Stored data
*** Block opens ***
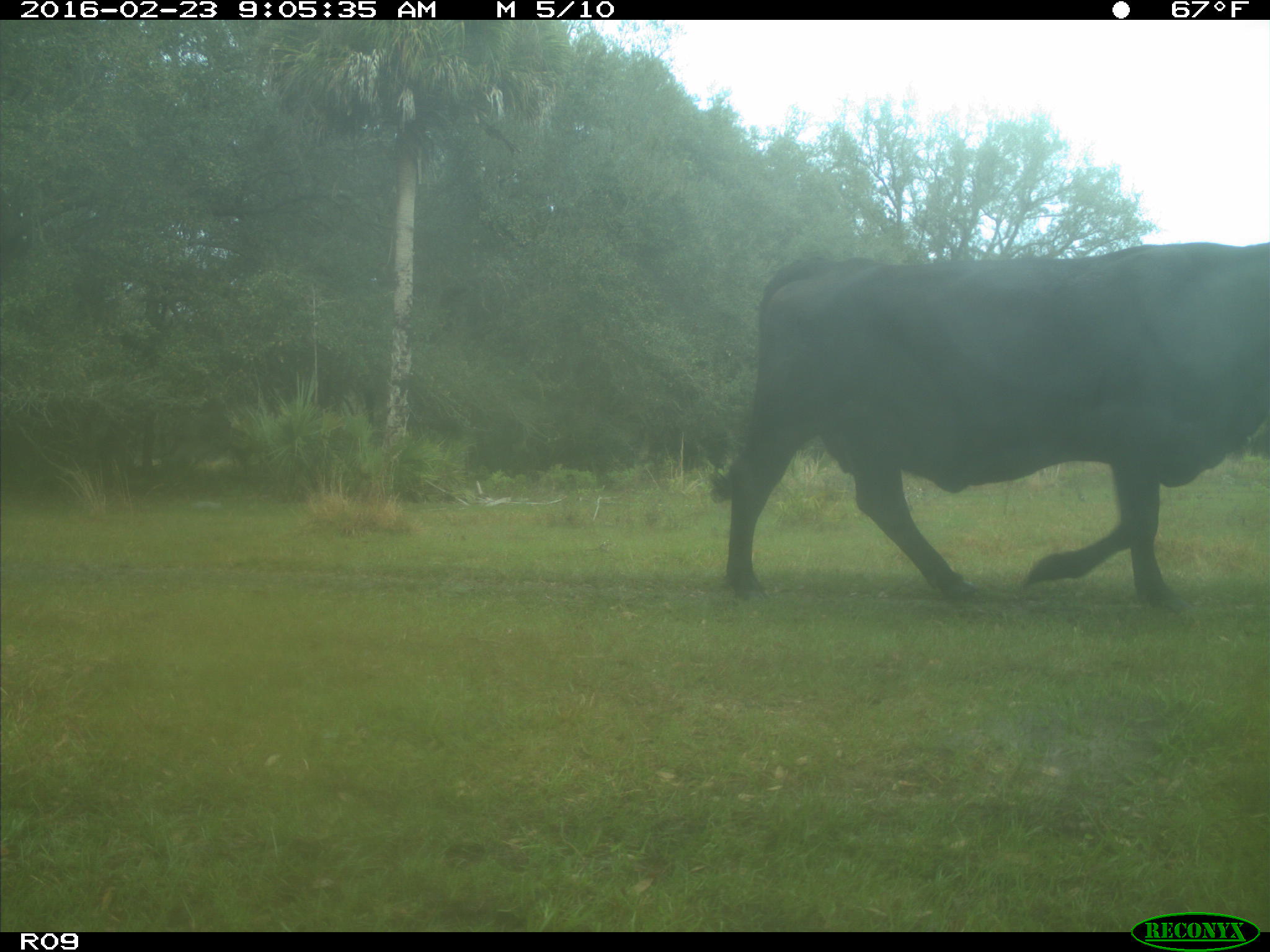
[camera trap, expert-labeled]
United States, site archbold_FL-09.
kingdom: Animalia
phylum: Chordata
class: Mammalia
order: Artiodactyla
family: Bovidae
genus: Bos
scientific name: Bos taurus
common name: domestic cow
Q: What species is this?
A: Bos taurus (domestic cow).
*** Block closes ***
*** Block opens ***
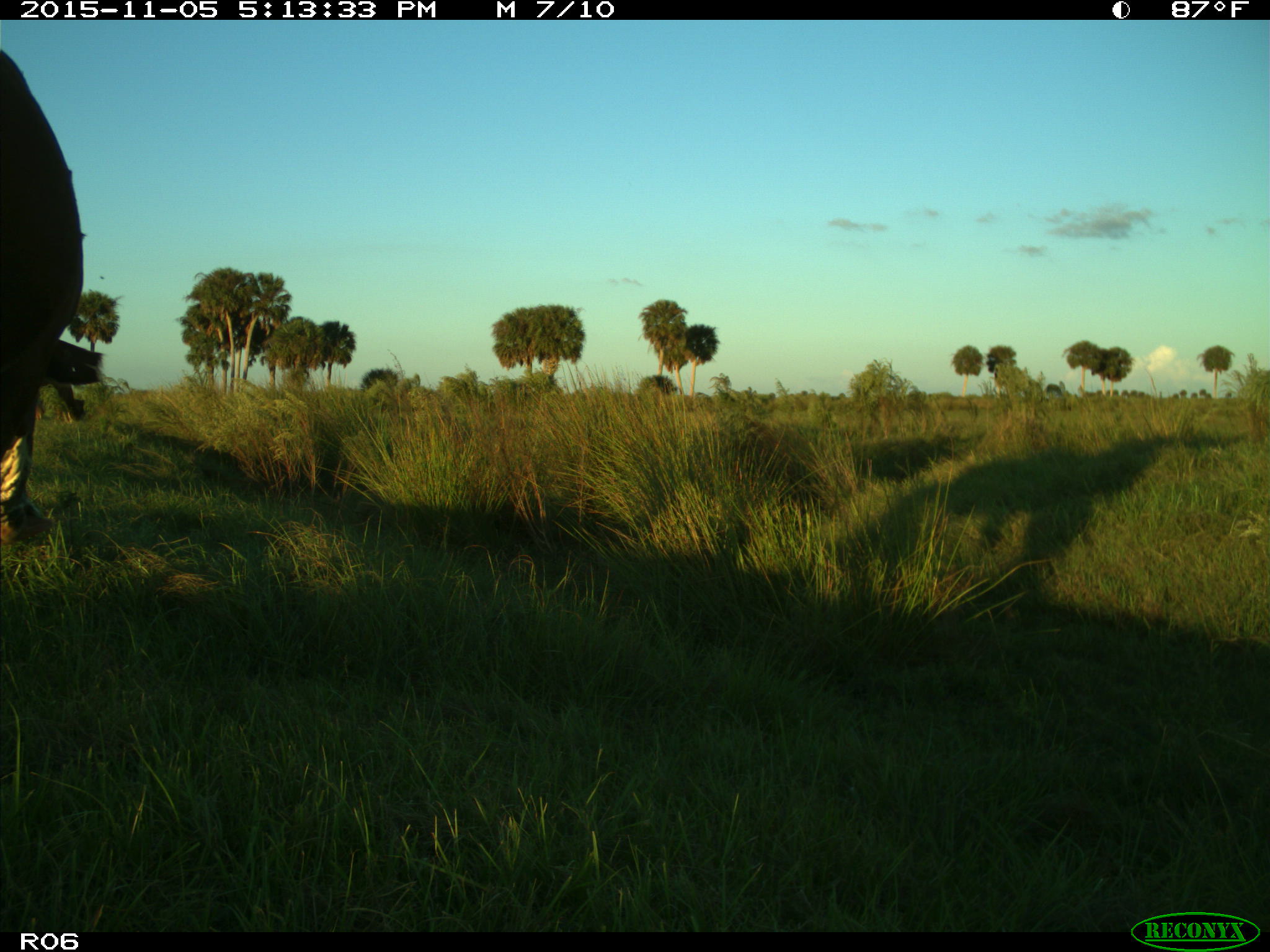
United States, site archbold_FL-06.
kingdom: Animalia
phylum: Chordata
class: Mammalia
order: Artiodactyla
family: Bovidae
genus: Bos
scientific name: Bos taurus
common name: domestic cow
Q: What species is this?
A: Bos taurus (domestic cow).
*** Block closes ***
*** Block opens ***
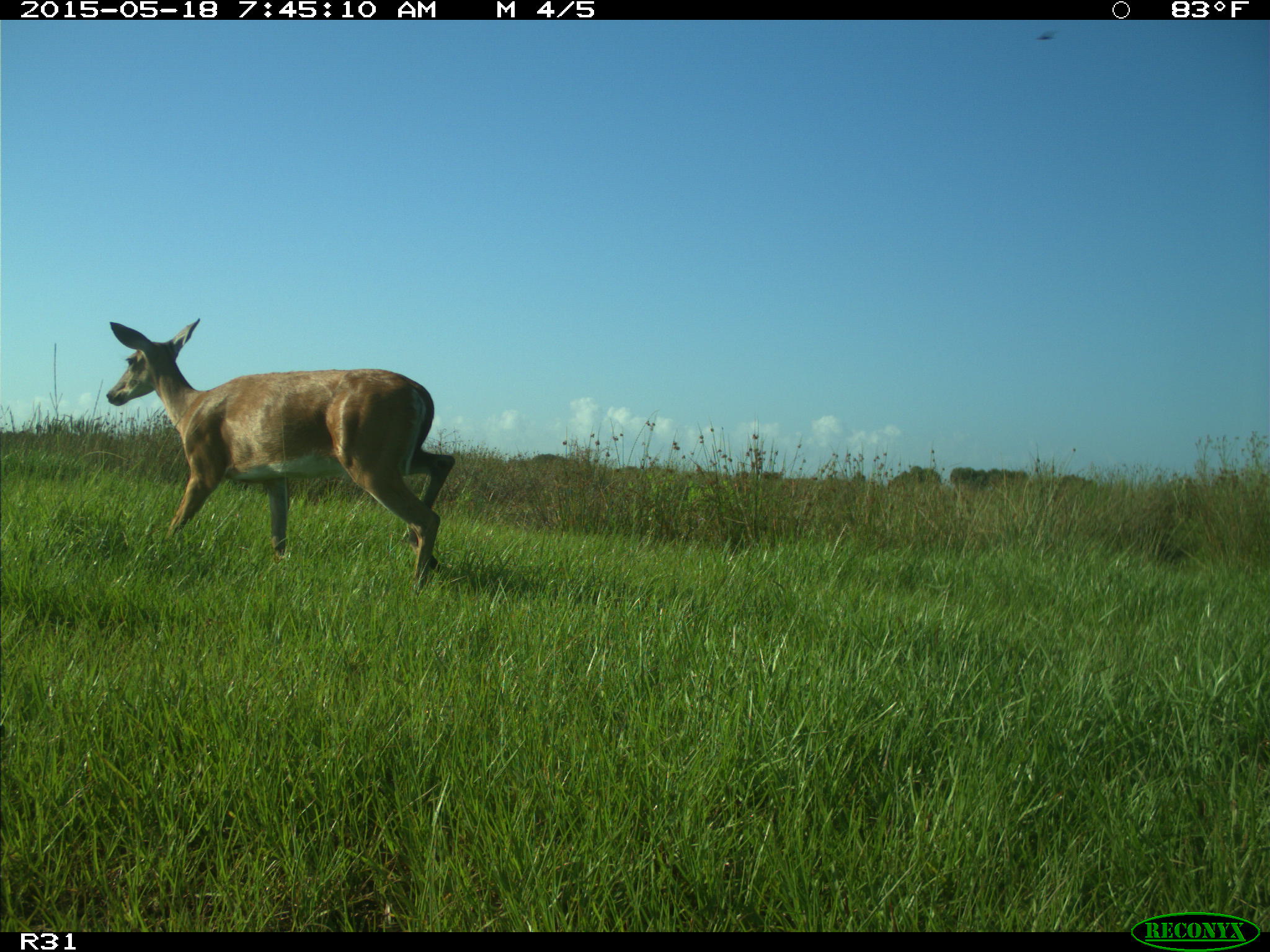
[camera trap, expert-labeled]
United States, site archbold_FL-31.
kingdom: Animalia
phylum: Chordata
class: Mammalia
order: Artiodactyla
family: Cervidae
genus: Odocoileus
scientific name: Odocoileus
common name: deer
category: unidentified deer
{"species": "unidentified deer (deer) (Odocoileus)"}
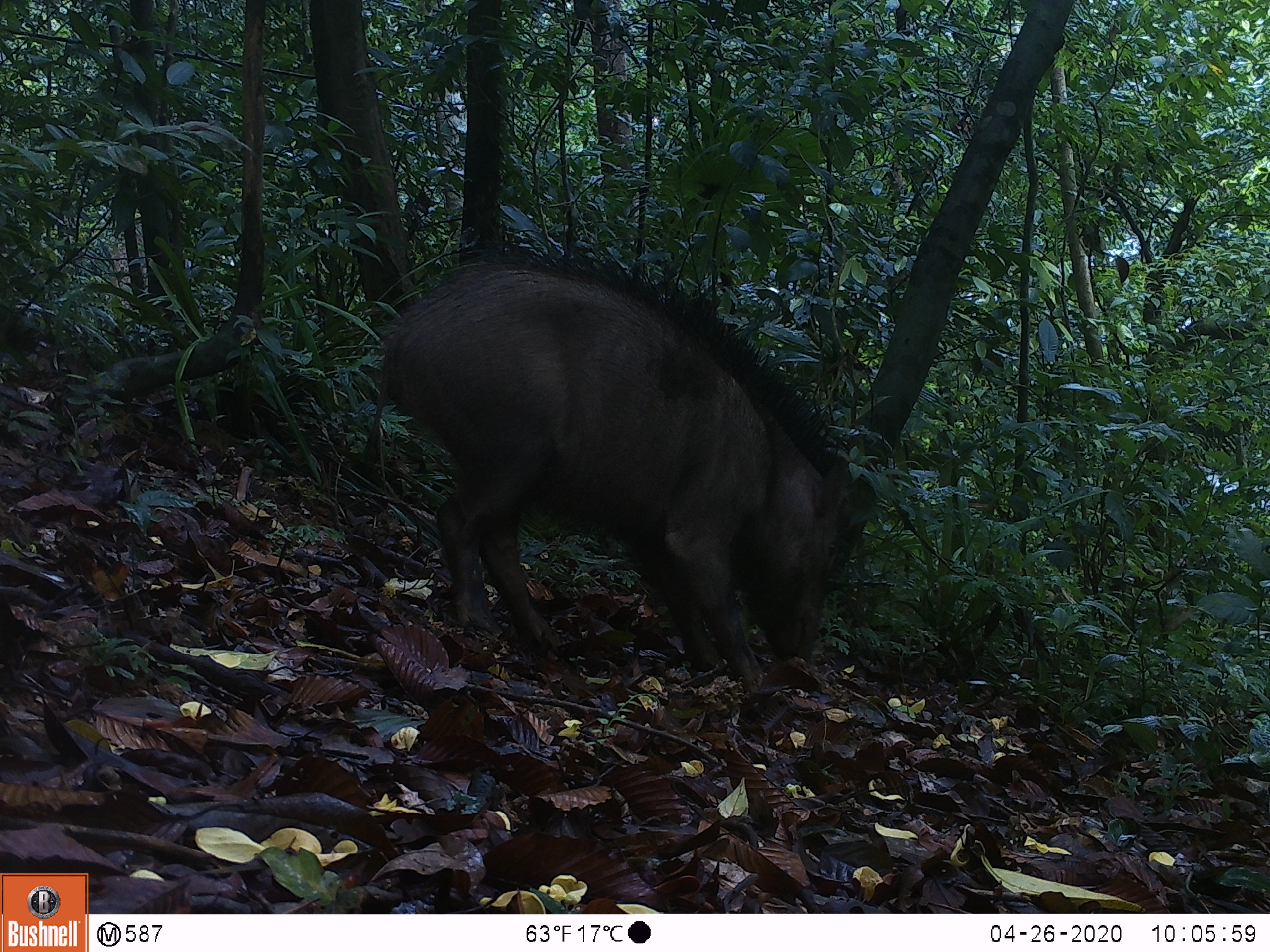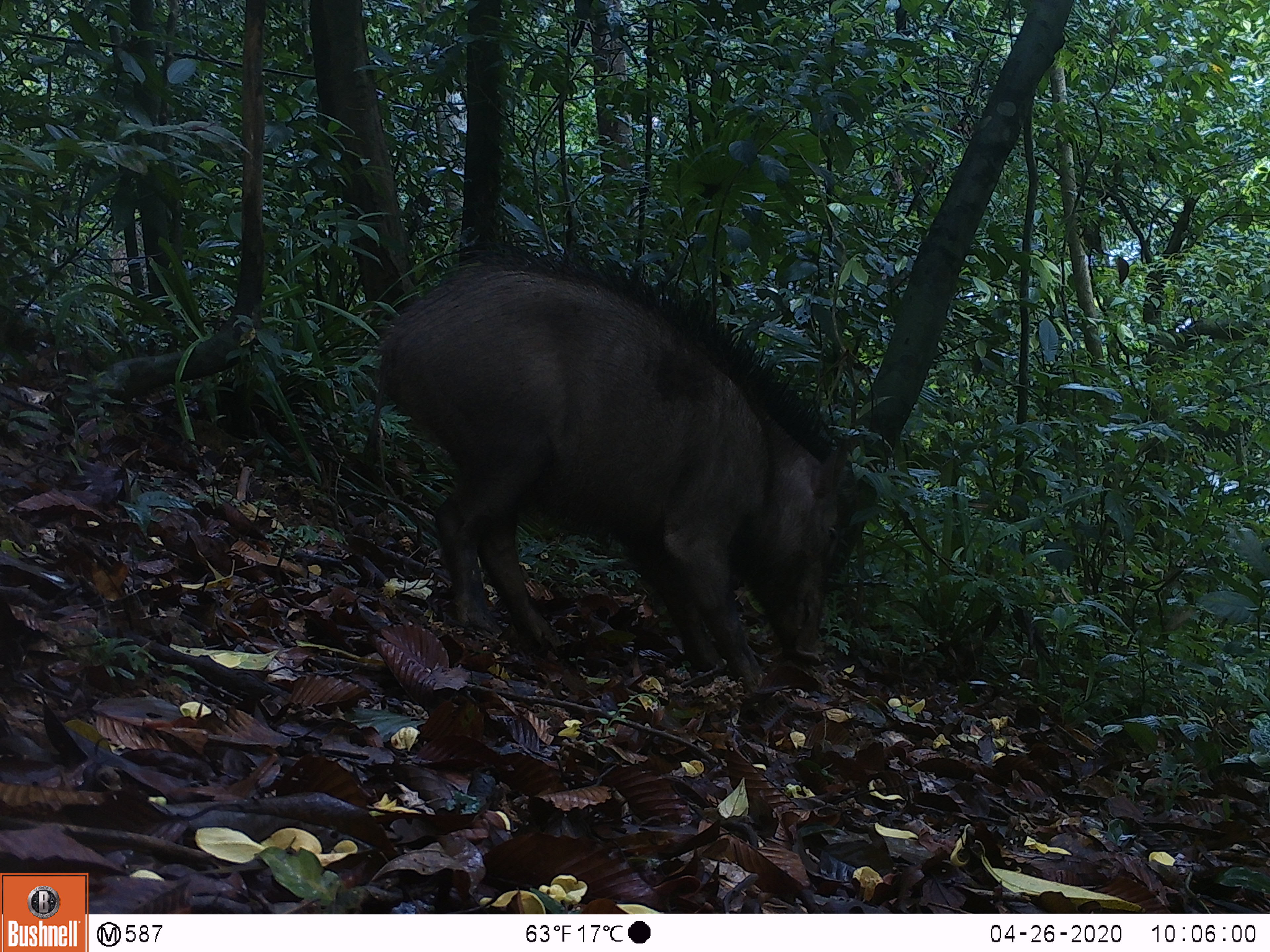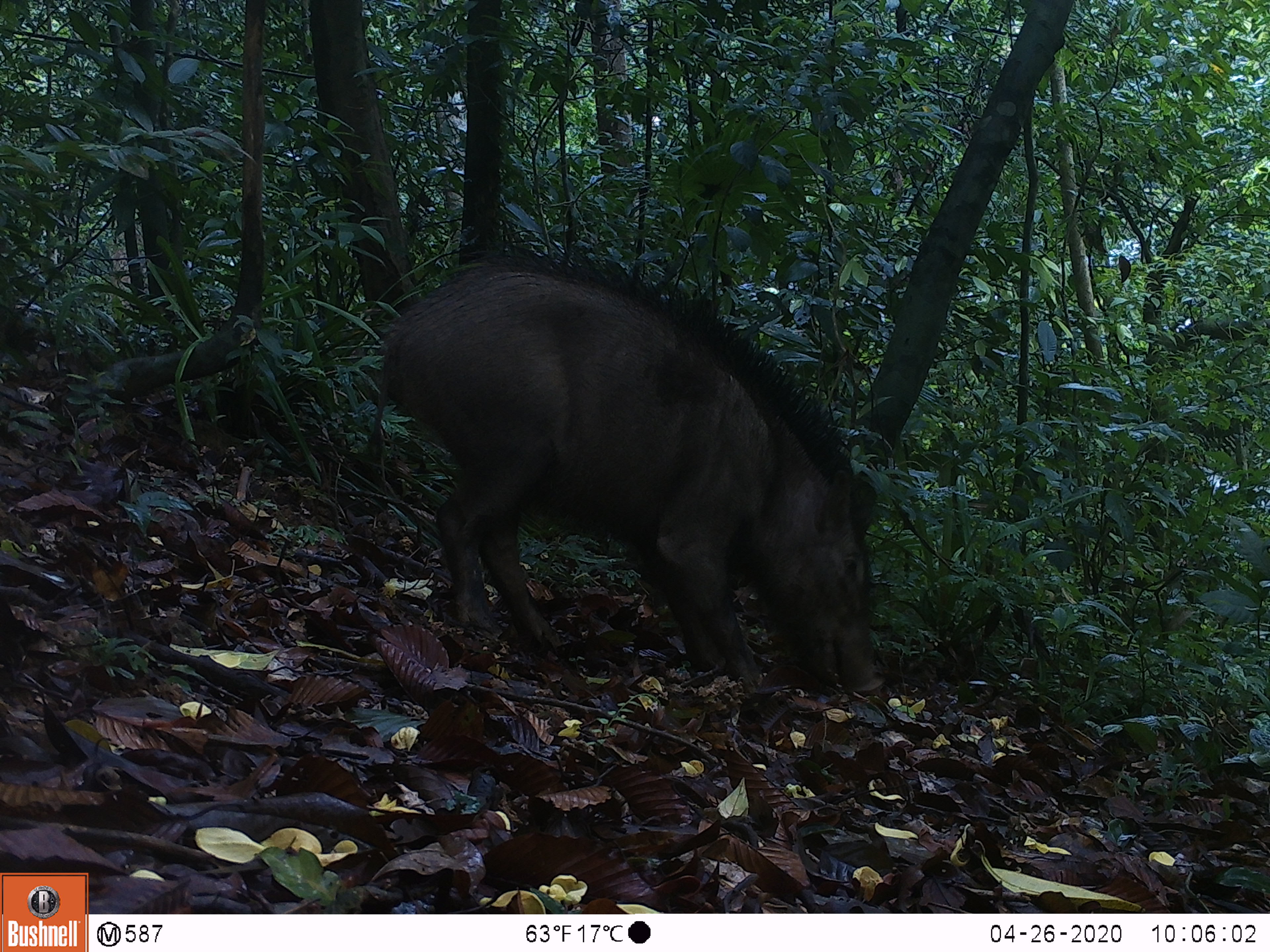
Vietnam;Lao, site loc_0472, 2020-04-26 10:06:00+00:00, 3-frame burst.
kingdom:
*** Block closes ***
- [Task instructions]: Pull out every line holding "United" from the records above, and copy it.

- [Output of the task]:
United States, site archbold_FL-09.
United States, site archbold_FL-06.
United States, site archbold_FL-31.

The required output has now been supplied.